- **Ejercicio A**: Resume en dos oraciones el artículo sobre el metaverso.
- **Ejercicio B**: Según el artículo sobre el metaverso, ¿cuánto cayó el precio de las acciones el día en que Facebook cambió su denominación por la de Meta?

- **Página**:

Metaverso
El pollo del metaverso
Las diferencias de clase, los abismos educativos o económicos se invisibilizarán, creando un narcotizante espejismo global
El viernes se cumplió un año desde que Mark Zuckerberg anunciara urbi et orbi que la red social Facebook cambiaba su denominación por la de Meta. Ese mismo día el precio de sus acciones cayó un 20%. El metaverso –el gran universo virtual hacia el que pretende empujarnos– se tambalea. Pero aunque su empresa está a punto de caerse del top 20 de las mejores de Estados Unidos, Zuckerberg sigue defendiendo su visión. En un futuro próximo, dice, trabajaremos en Meta, disfrutaremos allí de juegos y películas sin fin, nos interrelacionaremos, estudiaremos y hasta accederemos a recursos y bienes digitales que terminaremos considerando más reales que la vida misma. A esa «caverna platónica 2.0» no nos conectaremos; simplemente viviremos inmersos en ella.

- **Entradas mostradas**:
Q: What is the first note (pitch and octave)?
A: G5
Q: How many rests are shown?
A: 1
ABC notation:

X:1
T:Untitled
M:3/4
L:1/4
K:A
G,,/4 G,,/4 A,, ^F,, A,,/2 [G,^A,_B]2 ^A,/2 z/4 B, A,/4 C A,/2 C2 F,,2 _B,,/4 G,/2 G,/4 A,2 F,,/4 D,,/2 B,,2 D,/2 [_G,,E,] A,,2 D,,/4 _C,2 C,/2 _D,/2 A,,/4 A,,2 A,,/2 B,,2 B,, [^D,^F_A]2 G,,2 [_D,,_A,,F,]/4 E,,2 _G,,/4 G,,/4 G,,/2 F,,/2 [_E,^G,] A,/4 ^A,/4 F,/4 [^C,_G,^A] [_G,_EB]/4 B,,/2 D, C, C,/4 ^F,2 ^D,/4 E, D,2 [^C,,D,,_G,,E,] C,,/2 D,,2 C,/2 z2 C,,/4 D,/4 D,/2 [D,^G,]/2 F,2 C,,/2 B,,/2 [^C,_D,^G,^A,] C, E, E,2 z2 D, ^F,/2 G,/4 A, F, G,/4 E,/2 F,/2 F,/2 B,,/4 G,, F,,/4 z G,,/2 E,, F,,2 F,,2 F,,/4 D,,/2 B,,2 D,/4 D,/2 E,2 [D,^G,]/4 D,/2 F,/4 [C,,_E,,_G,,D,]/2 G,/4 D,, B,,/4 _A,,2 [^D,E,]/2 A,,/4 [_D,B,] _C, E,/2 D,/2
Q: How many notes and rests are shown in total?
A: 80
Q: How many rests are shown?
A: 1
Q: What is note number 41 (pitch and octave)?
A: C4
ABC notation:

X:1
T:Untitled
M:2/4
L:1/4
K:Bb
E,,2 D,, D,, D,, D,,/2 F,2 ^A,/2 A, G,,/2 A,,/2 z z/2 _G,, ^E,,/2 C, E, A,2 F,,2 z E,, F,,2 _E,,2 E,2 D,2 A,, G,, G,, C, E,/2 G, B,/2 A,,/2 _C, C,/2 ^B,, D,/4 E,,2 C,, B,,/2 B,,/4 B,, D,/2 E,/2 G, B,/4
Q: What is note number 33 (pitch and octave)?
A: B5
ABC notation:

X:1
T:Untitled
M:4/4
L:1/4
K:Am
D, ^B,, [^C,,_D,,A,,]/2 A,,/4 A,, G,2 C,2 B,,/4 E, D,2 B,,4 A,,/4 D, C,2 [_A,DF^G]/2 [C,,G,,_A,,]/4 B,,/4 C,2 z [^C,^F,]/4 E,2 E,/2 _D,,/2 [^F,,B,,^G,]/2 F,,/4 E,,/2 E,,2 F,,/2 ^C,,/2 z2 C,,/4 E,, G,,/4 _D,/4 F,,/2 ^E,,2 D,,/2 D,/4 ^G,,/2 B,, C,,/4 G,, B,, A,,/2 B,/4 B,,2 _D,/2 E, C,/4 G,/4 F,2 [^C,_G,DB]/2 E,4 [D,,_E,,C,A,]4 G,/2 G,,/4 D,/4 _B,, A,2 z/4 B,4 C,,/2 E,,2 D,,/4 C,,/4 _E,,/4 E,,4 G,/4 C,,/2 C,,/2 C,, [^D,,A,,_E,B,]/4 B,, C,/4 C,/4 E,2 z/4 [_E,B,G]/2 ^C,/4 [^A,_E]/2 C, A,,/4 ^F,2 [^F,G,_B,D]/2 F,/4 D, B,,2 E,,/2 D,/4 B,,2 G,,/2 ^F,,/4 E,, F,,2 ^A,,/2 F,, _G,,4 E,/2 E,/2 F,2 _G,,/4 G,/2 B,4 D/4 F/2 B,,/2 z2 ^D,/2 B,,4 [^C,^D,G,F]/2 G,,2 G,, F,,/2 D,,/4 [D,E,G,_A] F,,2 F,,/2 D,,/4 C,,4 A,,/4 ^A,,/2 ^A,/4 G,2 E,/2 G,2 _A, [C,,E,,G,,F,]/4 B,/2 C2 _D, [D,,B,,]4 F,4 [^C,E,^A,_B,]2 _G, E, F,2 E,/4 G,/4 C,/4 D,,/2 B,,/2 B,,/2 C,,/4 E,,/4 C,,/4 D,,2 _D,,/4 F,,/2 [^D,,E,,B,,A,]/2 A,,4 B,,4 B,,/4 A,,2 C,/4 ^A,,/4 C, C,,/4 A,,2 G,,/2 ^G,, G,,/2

- **Respuesta completa A**: Un año después de que Mark Zuckerberg anunciara que Facebook pasaba a llamarse Meta, el metaverso se tambalea y su empresa está a punto de caerse del top 20 de las mejores de Estados Unidos. Aun así, Zuckerberg sigue defendiendo su visión de un futuro próximo en el que trabajaremos, nos divertiremos, estudiaremos y nos relacionaremos inmersos en ese universo virtual.

- **Respuesta completa B**: Cayó un 20%.